TÉCNICA AVANZADA: SHIKANTAZA
SHIKANTAZA
Shikantaza quiere decir <nada sino (shikan)
adecuadamente (ta) sentarse (za). Esto indica que
durante la meditación del shikantaza, la mente debe
mantenerse vigilante y alerta del cuerpo sentado en
meditación. Es decir, debes permanecer absolutamente
atento a tu cuerpo sentado únicamente.
La mente que no tiene el apoyo previo de haber
contado o seguido sus respiraciones, se distrae con
facilidad en este ejercicio. Es de suma importancia
que la mente tenga el temple correcto y no se sienta
apresurada; ha de estar sosegada y centrada con
firmeza, pero a la vez alerta, atenta. Así pues, es
un estado intensificado de atención concentrada,
donde uno no está tenso ni apresurado, y mucho menos
descuidado.
Este estado no se puede mantener por mucho tiempo;
de hecho, no es prudente practicarlo durante más de
media hora seguida. Cuando se sienta uno demasiado
tiempo, la mente pierde vigor, el cuerpo se cansa y
los esfuerzos son menos provechosos que si uno
restringe su práctica a períodos de treinta minutos.

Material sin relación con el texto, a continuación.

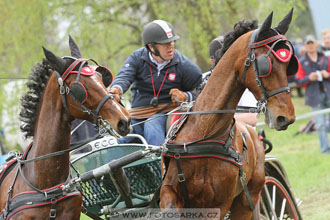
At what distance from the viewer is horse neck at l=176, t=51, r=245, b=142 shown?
16.8 feet

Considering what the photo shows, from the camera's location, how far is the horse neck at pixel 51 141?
5.08 m

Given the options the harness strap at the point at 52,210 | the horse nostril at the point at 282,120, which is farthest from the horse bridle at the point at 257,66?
the harness strap at the point at 52,210

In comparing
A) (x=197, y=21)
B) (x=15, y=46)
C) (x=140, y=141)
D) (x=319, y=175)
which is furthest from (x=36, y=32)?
(x=140, y=141)

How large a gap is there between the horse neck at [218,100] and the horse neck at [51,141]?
1026mm

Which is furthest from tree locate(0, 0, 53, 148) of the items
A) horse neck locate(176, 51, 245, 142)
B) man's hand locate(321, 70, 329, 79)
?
horse neck locate(176, 51, 245, 142)

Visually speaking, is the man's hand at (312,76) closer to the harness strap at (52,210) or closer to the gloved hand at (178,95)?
the gloved hand at (178,95)

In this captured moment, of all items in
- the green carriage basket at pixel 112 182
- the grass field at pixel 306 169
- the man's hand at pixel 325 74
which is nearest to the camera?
the green carriage basket at pixel 112 182

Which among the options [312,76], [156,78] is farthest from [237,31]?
[312,76]

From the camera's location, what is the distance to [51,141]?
509 cm

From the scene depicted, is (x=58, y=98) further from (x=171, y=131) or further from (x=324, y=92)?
(x=324, y=92)

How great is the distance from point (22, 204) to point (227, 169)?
1755mm

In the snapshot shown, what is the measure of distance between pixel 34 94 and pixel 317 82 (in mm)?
8816

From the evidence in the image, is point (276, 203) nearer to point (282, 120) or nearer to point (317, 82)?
point (282, 120)

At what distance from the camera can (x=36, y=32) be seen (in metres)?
15.7
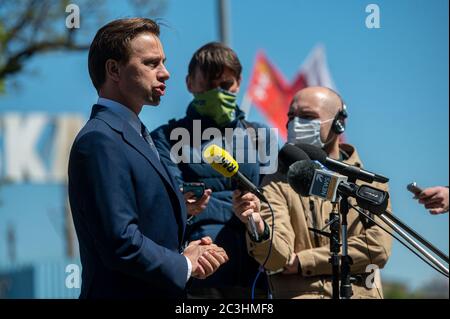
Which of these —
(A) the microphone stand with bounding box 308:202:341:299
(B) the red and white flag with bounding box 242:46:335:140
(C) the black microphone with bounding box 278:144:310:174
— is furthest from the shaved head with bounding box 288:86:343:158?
(B) the red and white flag with bounding box 242:46:335:140

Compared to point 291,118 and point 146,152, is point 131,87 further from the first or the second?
point 291,118

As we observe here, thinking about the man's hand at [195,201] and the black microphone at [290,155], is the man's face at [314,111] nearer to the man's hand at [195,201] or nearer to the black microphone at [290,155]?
the black microphone at [290,155]

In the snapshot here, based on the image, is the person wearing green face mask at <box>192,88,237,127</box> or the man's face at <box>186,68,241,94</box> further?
the man's face at <box>186,68,241,94</box>

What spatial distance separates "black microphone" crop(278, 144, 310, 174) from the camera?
5.26 metres

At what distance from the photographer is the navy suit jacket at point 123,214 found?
3.92 metres

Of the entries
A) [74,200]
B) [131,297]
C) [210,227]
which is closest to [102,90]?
[74,200]

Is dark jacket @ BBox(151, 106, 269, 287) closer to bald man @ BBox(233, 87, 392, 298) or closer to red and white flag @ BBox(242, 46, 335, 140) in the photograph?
bald man @ BBox(233, 87, 392, 298)

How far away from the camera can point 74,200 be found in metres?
4.07

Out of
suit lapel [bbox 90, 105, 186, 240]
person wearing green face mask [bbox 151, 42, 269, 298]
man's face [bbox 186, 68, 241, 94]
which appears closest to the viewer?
suit lapel [bbox 90, 105, 186, 240]

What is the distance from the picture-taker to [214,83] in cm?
612

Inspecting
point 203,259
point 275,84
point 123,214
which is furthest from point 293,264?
point 275,84

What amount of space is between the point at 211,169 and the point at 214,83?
60 cm

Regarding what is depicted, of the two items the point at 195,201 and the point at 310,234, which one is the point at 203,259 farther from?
the point at 310,234

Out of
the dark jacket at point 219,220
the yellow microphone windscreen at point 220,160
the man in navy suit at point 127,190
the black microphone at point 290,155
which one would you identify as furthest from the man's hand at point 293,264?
the man in navy suit at point 127,190
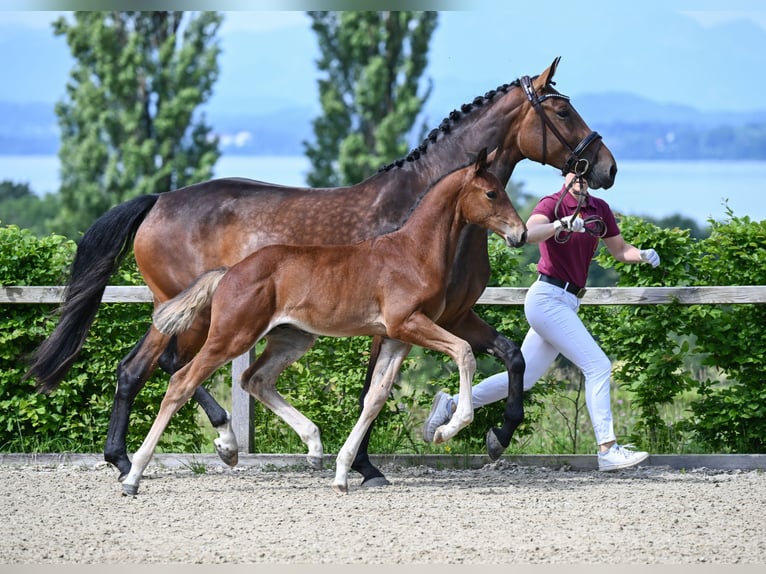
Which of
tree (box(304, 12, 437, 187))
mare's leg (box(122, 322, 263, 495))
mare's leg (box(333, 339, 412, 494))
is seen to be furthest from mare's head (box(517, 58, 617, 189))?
tree (box(304, 12, 437, 187))

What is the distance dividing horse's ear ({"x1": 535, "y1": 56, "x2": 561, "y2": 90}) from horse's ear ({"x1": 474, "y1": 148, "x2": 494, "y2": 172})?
0.70 metres

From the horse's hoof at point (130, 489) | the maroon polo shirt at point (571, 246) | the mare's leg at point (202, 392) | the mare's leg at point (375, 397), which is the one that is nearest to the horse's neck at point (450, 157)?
the maroon polo shirt at point (571, 246)

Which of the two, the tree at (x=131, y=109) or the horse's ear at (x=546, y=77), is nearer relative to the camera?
the horse's ear at (x=546, y=77)

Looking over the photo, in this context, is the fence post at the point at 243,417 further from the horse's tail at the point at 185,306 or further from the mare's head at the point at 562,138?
the mare's head at the point at 562,138

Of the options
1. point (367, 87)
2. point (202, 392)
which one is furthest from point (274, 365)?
point (367, 87)

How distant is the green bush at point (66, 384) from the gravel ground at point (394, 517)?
17.4 inches

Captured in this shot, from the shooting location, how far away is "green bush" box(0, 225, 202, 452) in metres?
7.41

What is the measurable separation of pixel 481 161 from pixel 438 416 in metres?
1.64

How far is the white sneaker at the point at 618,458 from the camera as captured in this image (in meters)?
6.33

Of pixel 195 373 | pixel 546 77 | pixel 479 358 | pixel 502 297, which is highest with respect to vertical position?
pixel 546 77

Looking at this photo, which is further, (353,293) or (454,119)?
(454,119)

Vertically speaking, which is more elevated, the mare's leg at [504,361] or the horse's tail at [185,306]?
the horse's tail at [185,306]

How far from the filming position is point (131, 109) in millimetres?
25625

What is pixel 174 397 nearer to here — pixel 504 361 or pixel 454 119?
pixel 504 361
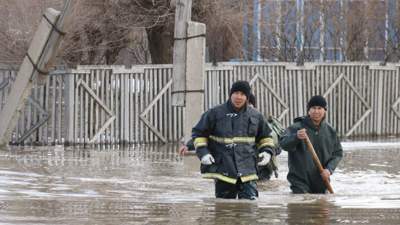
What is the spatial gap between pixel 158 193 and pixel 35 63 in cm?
770

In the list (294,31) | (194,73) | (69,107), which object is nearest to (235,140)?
(194,73)

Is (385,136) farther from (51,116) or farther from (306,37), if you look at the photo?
(51,116)

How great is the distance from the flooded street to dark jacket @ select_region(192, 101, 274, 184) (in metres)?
0.33

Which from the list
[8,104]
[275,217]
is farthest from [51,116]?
[275,217]

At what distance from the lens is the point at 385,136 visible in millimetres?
28406

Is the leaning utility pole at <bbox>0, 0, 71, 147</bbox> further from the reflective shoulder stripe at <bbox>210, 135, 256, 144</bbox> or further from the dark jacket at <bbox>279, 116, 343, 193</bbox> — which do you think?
the reflective shoulder stripe at <bbox>210, 135, 256, 144</bbox>

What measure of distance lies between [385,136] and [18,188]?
1625cm

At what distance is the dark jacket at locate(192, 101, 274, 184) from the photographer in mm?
12047

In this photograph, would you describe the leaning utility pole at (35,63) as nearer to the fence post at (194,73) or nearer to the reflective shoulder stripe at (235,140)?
the fence post at (194,73)

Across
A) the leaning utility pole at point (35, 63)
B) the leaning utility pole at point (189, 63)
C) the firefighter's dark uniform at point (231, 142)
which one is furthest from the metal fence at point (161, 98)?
the firefighter's dark uniform at point (231, 142)

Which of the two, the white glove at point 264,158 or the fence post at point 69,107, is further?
the fence post at point 69,107

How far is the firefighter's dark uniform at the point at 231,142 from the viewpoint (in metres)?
12.0

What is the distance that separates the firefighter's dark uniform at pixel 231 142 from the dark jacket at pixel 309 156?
955 mm

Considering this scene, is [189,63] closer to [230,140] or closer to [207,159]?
[230,140]
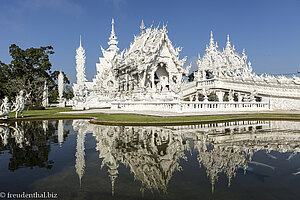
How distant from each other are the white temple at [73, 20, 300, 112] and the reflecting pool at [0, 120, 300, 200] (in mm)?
10401

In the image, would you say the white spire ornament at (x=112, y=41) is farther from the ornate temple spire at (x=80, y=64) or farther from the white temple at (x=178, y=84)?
the ornate temple spire at (x=80, y=64)

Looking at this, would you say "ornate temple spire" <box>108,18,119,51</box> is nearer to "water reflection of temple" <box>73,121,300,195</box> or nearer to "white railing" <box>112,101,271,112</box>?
"white railing" <box>112,101,271,112</box>

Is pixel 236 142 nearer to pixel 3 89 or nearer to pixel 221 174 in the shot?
pixel 221 174

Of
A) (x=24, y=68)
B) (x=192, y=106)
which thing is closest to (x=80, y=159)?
(x=192, y=106)

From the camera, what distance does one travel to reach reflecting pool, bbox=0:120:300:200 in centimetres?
357

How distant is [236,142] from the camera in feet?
23.2

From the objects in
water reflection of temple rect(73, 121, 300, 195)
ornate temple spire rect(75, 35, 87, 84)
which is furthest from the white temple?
water reflection of temple rect(73, 121, 300, 195)

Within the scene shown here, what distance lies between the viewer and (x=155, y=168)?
4.66 metres

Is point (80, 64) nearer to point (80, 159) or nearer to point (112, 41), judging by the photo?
point (112, 41)

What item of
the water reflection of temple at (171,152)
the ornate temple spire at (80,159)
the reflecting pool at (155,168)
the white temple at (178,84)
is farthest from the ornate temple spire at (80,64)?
the ornate temple spire at (80,159)

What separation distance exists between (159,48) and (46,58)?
87.0 ft

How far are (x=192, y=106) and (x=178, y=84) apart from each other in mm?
10924

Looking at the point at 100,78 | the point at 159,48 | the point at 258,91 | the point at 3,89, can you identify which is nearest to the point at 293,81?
the point at 258,91

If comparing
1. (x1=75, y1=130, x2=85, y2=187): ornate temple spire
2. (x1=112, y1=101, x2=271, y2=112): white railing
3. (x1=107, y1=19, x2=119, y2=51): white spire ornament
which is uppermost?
(x1=107, y1=19, x2=119, y2=51): white spire ornament
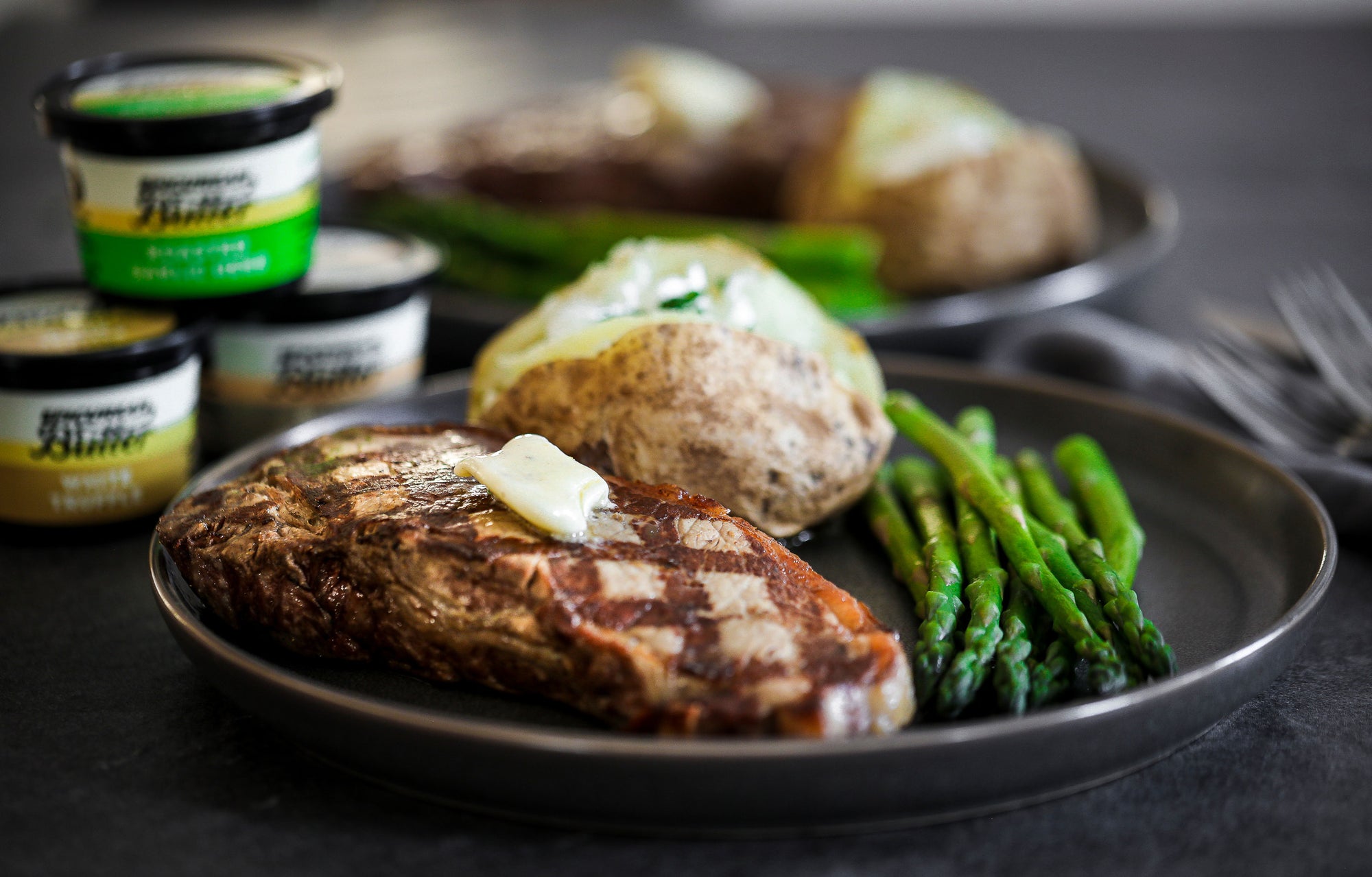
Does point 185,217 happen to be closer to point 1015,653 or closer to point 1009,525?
point 1009,525

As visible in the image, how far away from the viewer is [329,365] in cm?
319

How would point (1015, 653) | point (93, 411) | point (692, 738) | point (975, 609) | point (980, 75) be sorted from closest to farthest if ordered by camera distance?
point (692, 738), point (1015, 653), point (975, 609), point (93, 411), point (980, 75)

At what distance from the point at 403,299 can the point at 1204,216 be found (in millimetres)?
3662

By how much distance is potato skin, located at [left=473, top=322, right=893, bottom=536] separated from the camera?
2.50 metres

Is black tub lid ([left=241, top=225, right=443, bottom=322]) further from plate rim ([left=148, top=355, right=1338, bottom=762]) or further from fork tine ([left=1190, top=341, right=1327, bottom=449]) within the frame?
fork tine ([left=1190, top=341, right=1327, bottom=449])

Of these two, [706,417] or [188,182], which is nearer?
[706,417]

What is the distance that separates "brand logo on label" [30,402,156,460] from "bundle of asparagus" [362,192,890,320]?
5.19 feet

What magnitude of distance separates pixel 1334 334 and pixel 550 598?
247 cm

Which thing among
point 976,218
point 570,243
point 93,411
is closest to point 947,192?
point 976,218

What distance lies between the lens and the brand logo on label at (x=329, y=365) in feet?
10.4

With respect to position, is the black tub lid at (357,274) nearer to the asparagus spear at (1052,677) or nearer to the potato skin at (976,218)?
the potato skin at (976,218)

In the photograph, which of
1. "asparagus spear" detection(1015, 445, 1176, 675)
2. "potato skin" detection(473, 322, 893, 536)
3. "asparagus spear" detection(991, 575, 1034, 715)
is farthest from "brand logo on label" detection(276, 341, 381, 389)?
"asparagus spear" detection(991, 575, 1034, 715)

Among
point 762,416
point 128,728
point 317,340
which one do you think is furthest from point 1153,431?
point 128,728

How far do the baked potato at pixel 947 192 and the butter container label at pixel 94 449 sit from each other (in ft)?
7.79
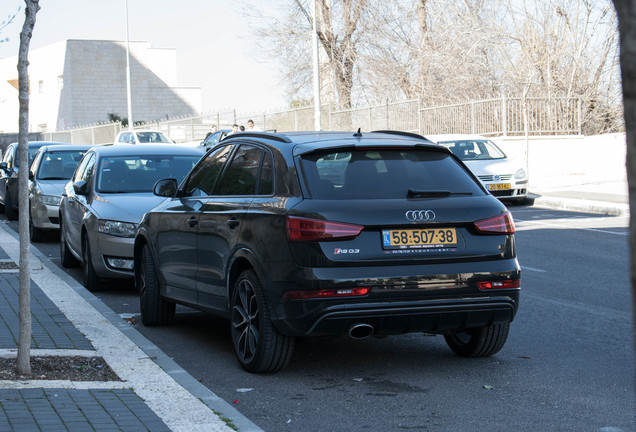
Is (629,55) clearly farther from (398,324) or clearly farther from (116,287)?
(116,287)

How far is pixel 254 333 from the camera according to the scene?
20.9 feet

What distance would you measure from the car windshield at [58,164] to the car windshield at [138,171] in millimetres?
5234

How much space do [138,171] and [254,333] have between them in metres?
5.88

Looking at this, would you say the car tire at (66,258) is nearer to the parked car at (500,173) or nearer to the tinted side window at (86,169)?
the tinted side window at (86,169)

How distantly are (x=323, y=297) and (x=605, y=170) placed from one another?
85.4 ft

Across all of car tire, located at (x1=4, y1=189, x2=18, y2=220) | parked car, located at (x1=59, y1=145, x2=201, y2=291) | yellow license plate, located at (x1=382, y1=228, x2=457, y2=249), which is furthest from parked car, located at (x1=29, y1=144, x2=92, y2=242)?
yellow license plate, located at (x1=382, y1=228, x2=457, y2=249)

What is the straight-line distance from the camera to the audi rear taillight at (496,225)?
619 cm

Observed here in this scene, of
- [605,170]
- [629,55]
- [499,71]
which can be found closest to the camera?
[629,55]

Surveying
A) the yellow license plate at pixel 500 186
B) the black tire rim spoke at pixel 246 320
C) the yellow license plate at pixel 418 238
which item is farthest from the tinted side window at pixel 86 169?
the yellow license plate at pixel 500 186

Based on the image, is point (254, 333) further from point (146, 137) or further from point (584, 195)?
point (146, 137)

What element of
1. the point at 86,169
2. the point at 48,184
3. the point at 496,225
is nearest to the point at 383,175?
the point at 496,225

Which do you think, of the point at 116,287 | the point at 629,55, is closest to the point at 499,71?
the point at 116,287

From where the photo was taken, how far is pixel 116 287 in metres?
11.2

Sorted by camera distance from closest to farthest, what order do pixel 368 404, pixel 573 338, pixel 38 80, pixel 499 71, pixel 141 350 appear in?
pixel 368 404, pixel 141 350, pixel 573 338, pixel 499 71, pixel 38 80
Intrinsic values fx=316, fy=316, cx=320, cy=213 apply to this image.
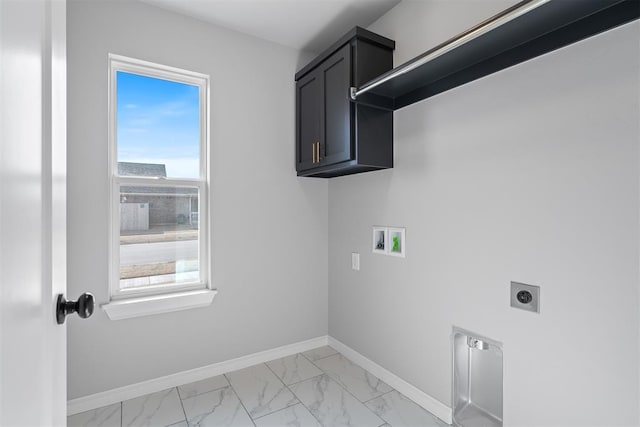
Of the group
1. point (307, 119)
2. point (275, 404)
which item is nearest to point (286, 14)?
point (307, 119)

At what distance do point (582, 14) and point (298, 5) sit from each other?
5.21 feet

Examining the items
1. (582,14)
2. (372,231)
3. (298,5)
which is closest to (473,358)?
(372,231)

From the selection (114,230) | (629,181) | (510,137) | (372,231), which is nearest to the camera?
(629,181)

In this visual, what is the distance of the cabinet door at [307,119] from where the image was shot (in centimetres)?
235

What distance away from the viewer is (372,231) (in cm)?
235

Si al terminar los treinta minutos se siente gran
motivación para continuar meditando, conviene
levantarse y caminar por unos cuantos minutos, al
tiempo que se cuentan las respiraciones tal y como
se ha explicado anteriormente. Después se continúa
la práctica.
Cuando empezamos a practicar este método de
concentración, la tensión es inevitable. Pero con el
tiempo este ejercicio tenso madura en un sentarse
relajado y totalmente atento, simultaneamente. Pero
ni por un instante pienses que esto puede lograrse
sin una práctica constante y dedicada.
EL MÁS PURO SHIKANTAZA
Permanencia en un estado de lúcida atención
sostenida, sin contenido mental ni orientación a un
objeto. Es la forma más alta y pura de zazén, el
zazén que han practicado todos los buda del pasado.